Brano di lettura:
□ □ □

Quaranteen, tutto quello che abbiamo compreso.

Giulia Carlon
unbutton

--

Negli ultimi due mesi abbiamo collaborato a un’iniziativa interna che ci ha sfidati collettivamente. Nelle prossime righe, tutto quello che ci ha insegnato questa esperienza di Team Building.

Ci siamo.
Si sono aperte un po’ le porte a quella che sarà una semi-normalità. Lentamente ci si prepara a riprendere in mano la socialità: si incontrano parenti, amici e si torna qualche giorno in ufficio.

Negli ultimi giorni abbiamo concluso l’esperienza di Quaranteen, o meglio, abbiamo messo in pausa questa parte di community digitale per capire- per usare un termine ormai noto- quale sarà la fase 2 di questo progetto che ci ha tenuti on air per un po’.

Alla fine dei due mesi di esperienza abbiamo inviato un questionario ai partecipanti per raccogliere feedback e spunti di miglioramento. Questo articolo vuole essere una restituzione sintetica dei feedback raccolti, di ciò che è stata questa esperienza e degli insegnamenti che ne abbiamo tratto sia come singoli che come team.

□ □ □

Attività da svolgere:
a: Riporta il passo del brano su Quaranteen compreso tra "Si sono aperte" e "che come team.", estremi inclusi.
b: Secondo il brano su Quaranteen, per quale motivo al termine dei due mesi è stato inviato un questionario ai partecipanti?
c: Quanto è durata l'esperienza di Quaranteen descritta nel brano?

Materiale fornito:
□ □ □

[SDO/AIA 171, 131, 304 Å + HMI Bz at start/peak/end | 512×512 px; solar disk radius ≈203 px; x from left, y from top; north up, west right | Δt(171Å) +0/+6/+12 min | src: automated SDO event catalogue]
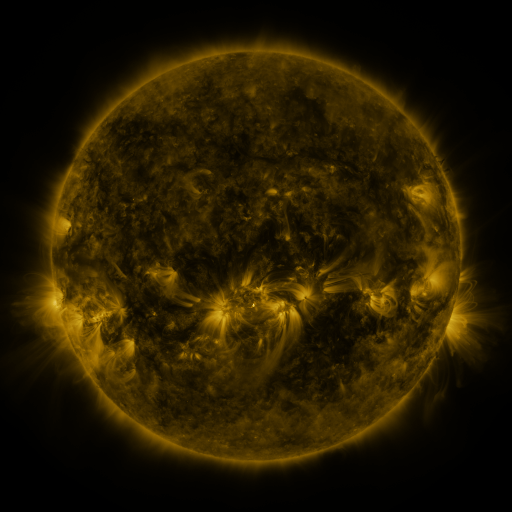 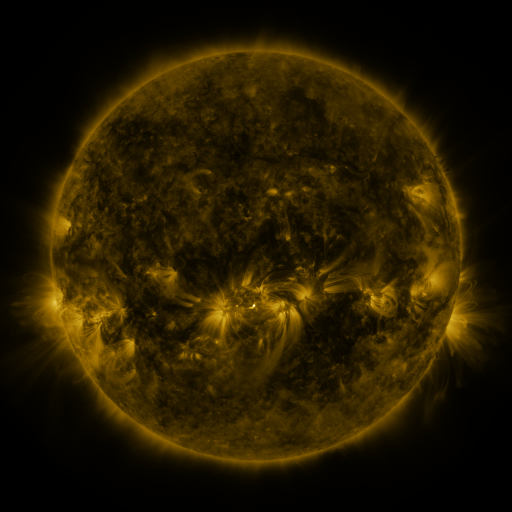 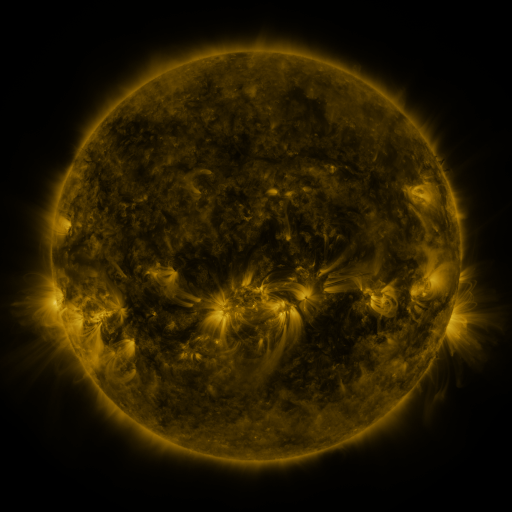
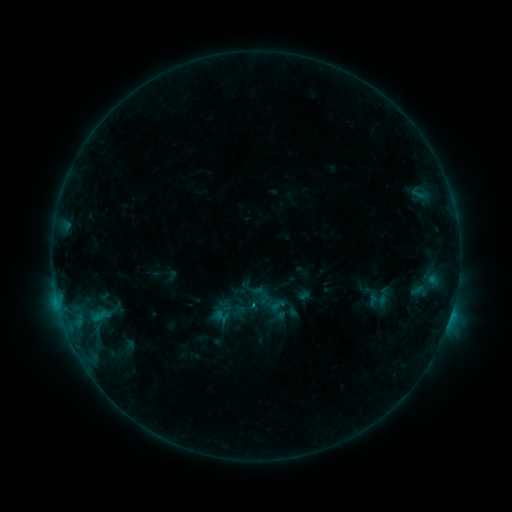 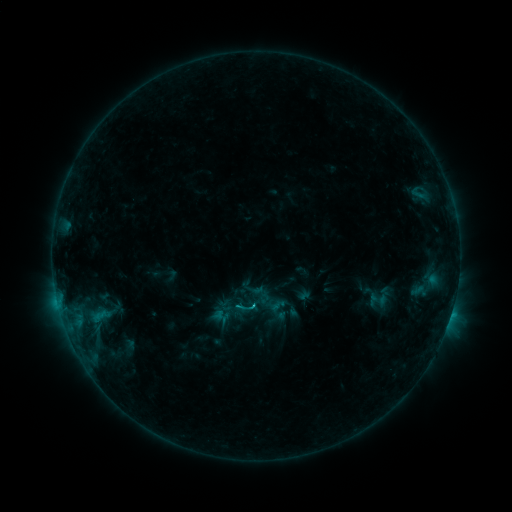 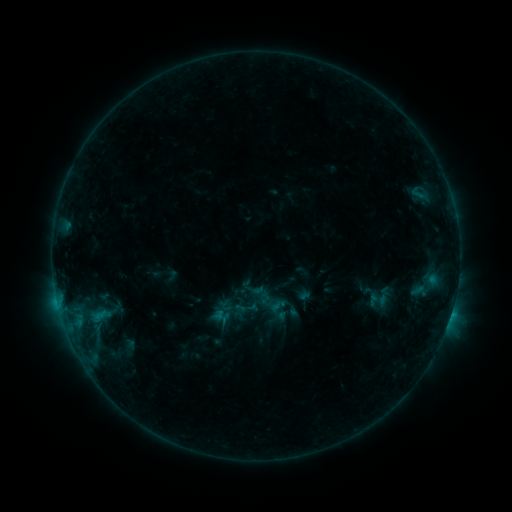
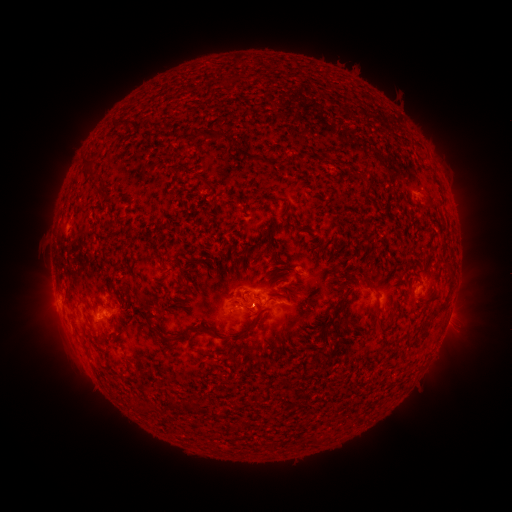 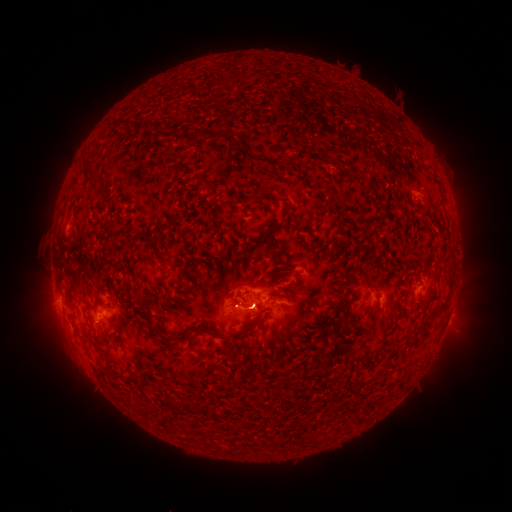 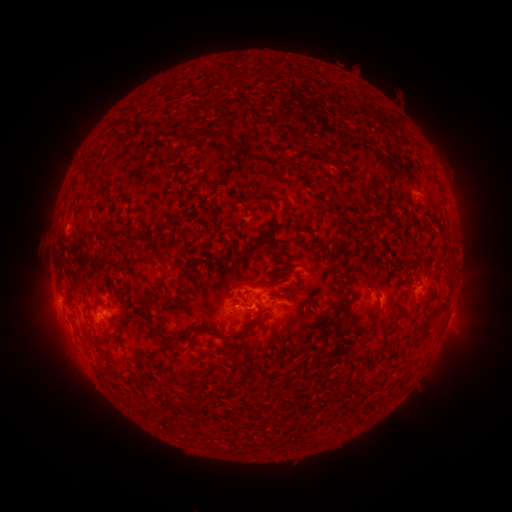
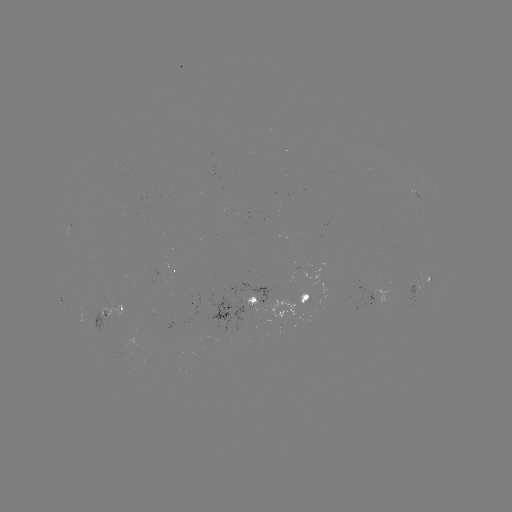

□ □ □

Soluzioni degli esercizi:
a:
Si sono aperte un po’ le porte a quella che sarà una semi-normalità. Lentamente ci si prepara a riprendere in mano la socialità: si incontrano parenti, amici e si torna qualche giorno in ufficio.

Negli ultimi giorni abbiamo concluso l’esperienza di Quaranteen, o meglio, abbiamo messo in pausa questa parte di community digitale per capire- per usare un termine ormai noto- quale sarà la fase 2 di questo progetto che ci ha tenuti on air per un po’.

Alla fine dei due mesi di esperienza abbiamo inviato un questionario ai partecipanti per raccogliere feedback e spunti di miglioramento. Questo articolo vuole essere una restituzione sintetica dei feedback raccolti, di ciò che è stata questa esperienza e degli insegnamenti che ne abbiamo tratto sia come singoli che come team.

b: Il questionario è stato inviato per raccogliere i feedback dei partecipanti e spunti di miglioramento.

c: Due mesi.